Boehr, I made a mistake when I applied for my doe permit this year. I guess the area's changed and the guy at the sportsshop told me which area the state land was in. I trusted him and applied. But it turns out its not in that area. Its the one above it. Is there anyway I can call the DNR or someone and have it switched? Or should I just wait until there are left overs and buy it that way. Thanks 

80


----------



## Pinefarm (Sep 19, 2000)

I think you're stuck with it. I've called the DNR on similar matters in the past and was told that it's the responsibility of the customer to check his receipt at the time of purchase.

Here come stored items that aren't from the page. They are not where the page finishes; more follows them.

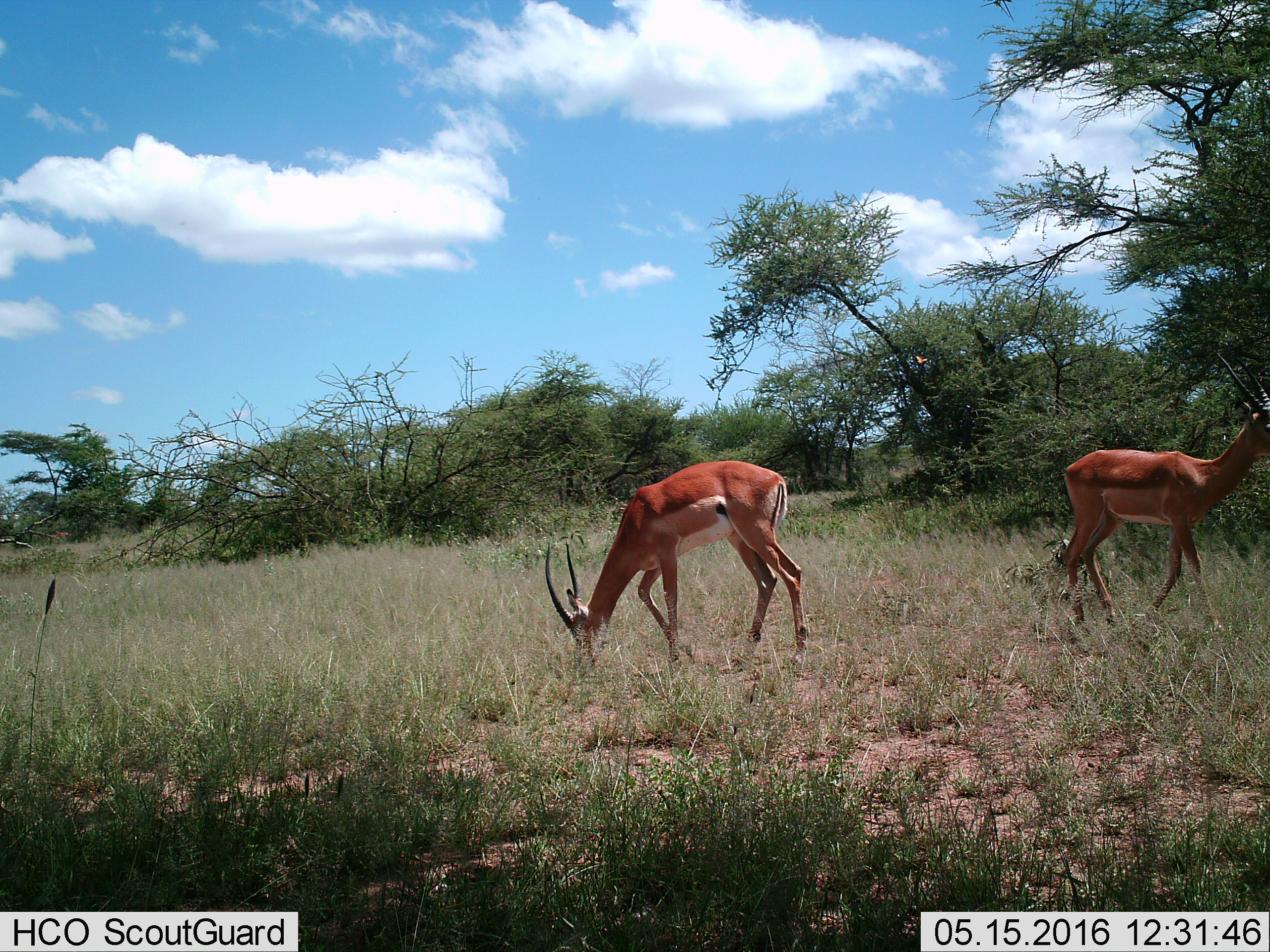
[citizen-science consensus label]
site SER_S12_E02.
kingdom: Animalia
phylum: Chordata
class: Mammalia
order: Artiodactyla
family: Bovidae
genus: Aepyceros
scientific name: Aepyceros melampus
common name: impala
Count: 2.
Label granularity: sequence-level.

One of the screw ups we see the most is for turkey permit party ID numbers. Some clerk at Wal-Mart doesn't enter it correctly and then when the permits come out, the second guy of the party doesn't get drawn and his buddy does. I've had cases where both guys come in together and upon looking at their slips, the party ID's don't match up. The computer doesn't know any difference. I may be wrong, but since the deadline was Aug. 1, I'm pretty sure you're stuck and will have to wait for leftovers at this point.


----------



## boehr (Jan 31, 2000)

Bob is correct, your stuck with it. You can attempt to purchase a left over but being truthful, I wouldn't count on public land leftovers being available.


----------



## shooter921 (Jan 1, 2001)

Ok, thank you both. Just what I thought. I guess I will have to go to that area during gun season then. When do you think the left overs will be available?


80


----------



## boehr (Jan 31, 2000)

Private Land leftover licenses go on sale Sept 21 at 10 am

Public Land leftover licenses go on sale Sept 25 at 10 am

Do to the fact you applied instead of just purchasing an antlerless permit over the counter, I assume you are older than 16 this year? I can't remember your age.


----------



## shooter921 (Jan 1, 2001)

Correct I am 17. Is this going to give me any trouble with trying to get a left over license?

80


----------



## boehr (Jan 31, 2000)

No it won't give you trouble, just a little different for 16 and under.


----------